Je ne refais plus mes erreurs sans m'en rendre compte. Je ne ferre plus au premier remous. Je ne néglige plus les herbiers clairs, ni le petit cercle plat qui reste 2 secondes après un ploc discret. Avec mon enfant de 8 ans, j'ai même refait ce geste au bord de l'eau, et il a vu avant moi la ligne qui se déportait. Ça m'a fait sourire, franchement, parce que la scène m'a rappelé mes débuts, mais avec un peu plus de calme dans les épaules.

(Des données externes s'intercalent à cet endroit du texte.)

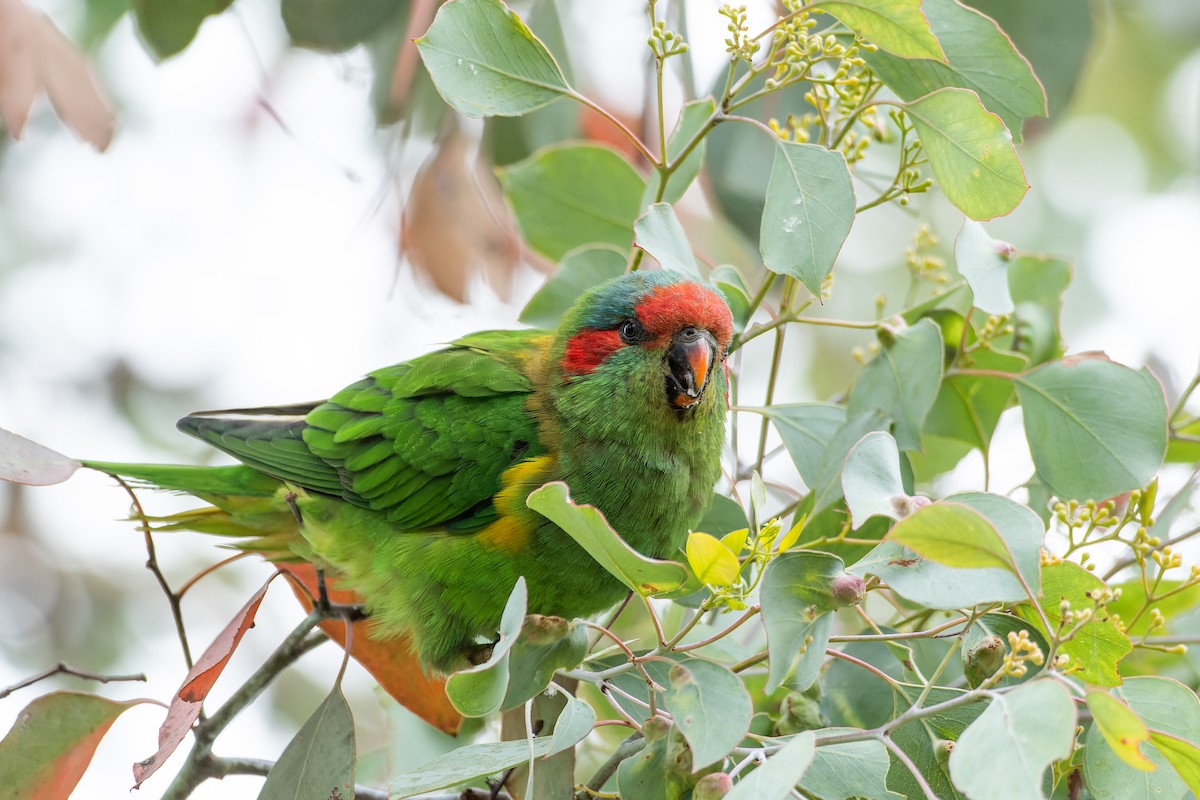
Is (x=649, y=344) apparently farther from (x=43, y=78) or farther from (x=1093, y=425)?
(x=43, y=78)

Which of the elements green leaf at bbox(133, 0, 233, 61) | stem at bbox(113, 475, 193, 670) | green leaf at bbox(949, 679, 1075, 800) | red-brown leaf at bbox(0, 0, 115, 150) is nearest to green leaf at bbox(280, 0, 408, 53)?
green leaf at bbox(133, 0, 233, 61)

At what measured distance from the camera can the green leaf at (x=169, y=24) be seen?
8.14 feet

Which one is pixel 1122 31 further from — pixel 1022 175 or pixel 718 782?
pixel 718 782

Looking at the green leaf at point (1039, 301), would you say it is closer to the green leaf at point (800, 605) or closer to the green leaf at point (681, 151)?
the green leaf at point (681, 151)

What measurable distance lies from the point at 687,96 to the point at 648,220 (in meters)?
1.72

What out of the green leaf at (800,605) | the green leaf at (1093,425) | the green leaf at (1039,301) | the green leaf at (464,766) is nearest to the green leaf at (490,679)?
the green leaf at (464,766)

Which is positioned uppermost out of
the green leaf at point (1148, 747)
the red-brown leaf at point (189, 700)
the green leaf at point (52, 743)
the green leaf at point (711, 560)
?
the green leaf at point (711, 560)

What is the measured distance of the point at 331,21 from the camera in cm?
269

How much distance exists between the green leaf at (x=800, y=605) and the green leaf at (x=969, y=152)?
0.65m

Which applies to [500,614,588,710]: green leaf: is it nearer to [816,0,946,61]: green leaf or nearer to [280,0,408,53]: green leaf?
[816,0,946,61]: green leaf

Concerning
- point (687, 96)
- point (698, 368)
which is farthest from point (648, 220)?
point (687, 96)

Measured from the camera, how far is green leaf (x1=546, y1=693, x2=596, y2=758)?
1555mm

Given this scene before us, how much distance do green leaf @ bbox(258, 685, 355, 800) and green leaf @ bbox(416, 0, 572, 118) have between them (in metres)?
1.15

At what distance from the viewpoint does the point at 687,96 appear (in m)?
3.38
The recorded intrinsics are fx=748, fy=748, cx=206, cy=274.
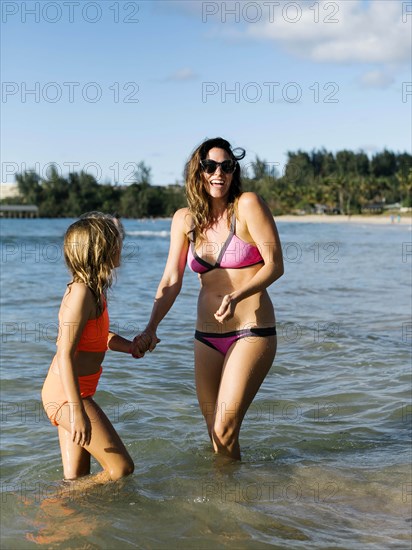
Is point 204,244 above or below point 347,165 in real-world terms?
below

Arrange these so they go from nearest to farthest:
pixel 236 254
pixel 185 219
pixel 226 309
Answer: pixel 226 309, pixel 236 254, pixel 185 219

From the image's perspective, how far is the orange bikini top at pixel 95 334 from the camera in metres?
4.24

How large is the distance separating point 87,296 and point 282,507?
1793 mm

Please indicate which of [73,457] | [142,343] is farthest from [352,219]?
[73,457]

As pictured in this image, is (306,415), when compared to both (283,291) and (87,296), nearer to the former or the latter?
(87,296)

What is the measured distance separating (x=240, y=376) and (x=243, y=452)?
129cm

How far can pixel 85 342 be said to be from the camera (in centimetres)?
425

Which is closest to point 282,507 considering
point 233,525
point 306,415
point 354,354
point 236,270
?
point 233,525

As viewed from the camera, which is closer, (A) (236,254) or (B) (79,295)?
(B) (79,295)

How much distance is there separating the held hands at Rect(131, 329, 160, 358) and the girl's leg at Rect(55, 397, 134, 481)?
1.77 ft

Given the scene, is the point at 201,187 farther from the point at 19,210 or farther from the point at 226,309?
the point at 19,210

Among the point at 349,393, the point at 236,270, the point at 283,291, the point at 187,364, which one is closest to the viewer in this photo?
the point at 236,270

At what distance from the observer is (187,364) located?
→ 9.52m

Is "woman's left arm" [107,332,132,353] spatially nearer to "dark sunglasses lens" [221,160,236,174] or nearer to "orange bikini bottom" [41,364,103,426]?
"orange bikini bottom" [41,364,103,426]
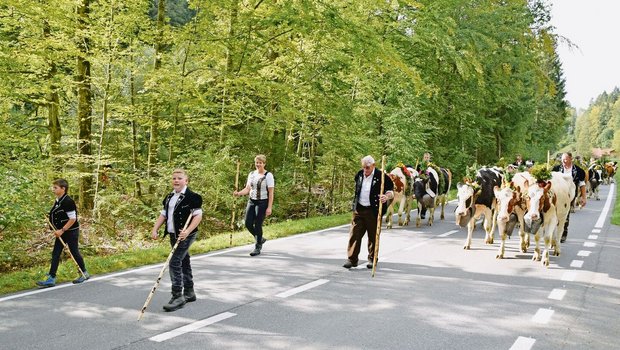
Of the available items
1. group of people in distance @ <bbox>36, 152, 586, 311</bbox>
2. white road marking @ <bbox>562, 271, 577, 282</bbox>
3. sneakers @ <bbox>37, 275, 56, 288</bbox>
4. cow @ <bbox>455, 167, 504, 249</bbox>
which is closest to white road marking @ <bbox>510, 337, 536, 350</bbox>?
white road marking @ <bbox>562, 271, 577, 282</bbox>

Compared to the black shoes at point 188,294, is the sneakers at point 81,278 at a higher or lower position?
lower

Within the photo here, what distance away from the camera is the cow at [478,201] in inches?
447

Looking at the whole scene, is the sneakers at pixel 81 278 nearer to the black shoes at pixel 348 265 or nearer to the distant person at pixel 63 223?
the distant person at pixel 63 223

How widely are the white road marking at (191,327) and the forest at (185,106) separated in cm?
544

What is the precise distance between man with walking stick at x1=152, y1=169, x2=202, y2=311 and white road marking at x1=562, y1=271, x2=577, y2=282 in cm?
645

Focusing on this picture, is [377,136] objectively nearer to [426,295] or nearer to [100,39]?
[100,39]

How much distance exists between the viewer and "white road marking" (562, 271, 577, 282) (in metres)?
8.75

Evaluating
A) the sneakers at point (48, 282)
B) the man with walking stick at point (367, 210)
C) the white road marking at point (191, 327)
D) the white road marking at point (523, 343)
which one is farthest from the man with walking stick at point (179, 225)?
the white road marking at point (523, 343)

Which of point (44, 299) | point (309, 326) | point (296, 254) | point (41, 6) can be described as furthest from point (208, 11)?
point (309, 326)

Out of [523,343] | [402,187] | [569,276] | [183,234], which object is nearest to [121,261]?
[183,234]

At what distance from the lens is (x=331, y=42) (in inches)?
650

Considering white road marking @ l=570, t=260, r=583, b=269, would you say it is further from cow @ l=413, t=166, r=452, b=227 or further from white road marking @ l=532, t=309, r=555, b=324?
cow @ l=413, t=166, r=452, b=227

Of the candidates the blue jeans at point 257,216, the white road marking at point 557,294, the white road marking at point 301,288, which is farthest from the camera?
the blue jeans at point 257,216

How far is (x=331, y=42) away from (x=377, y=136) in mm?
5928
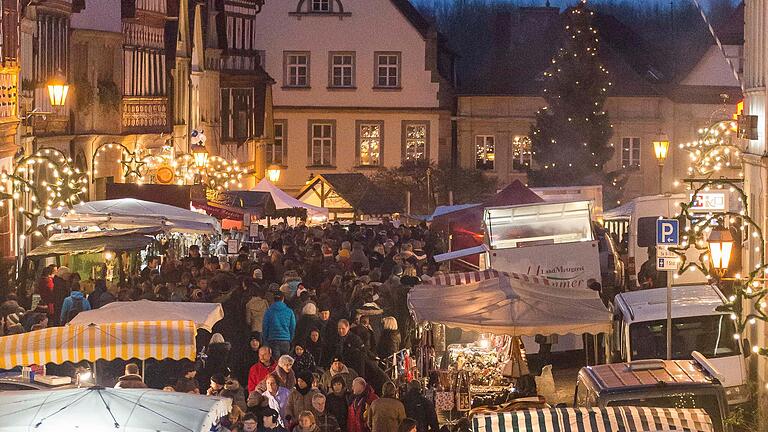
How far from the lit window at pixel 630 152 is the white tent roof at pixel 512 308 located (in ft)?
147

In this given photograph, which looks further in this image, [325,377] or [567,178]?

  • pêcheur patient devant une bordure calme
  • amateur qui regarde la ligne avant le scion
  • pêcheur qui accepte les pauses de 4 secondes
  • curieux des touches fines en petite eau
  • pratiquant qui supporte de rater un premier ferrage

Je garde au fond de la tête cette première montée de poids, juste sous la pointe de la canne. Ce n'est pas la force du poisson qui m'a surpris ce jour-là, mais la délicatesse de sa touche, presque imperceptible, qui m'a obligé à revoir ma façon de pêcher. Depuis, je me fie davantage à la ligne qu'à l'adrénaline. Et quand je repense à cette berge, à l'étang de Trémelin et à ce petit toc sec, je me dis que ce black-bass-là m'a appris plus qu'une belle bourriche.

Thibaut Giraudon

Thibaut Giraudon publie sur le magazine Riera Pêche des contenus consacrés à la pêche en mer, à la pêche en eau douce, au matériel et aux techniques de pratique. Son approche repose sur la clarté, la structuration des informations et la recherche de repères concrets pour aider les lecteurs à mieux préparer leurs sorties et à faire des choix plus cohérents.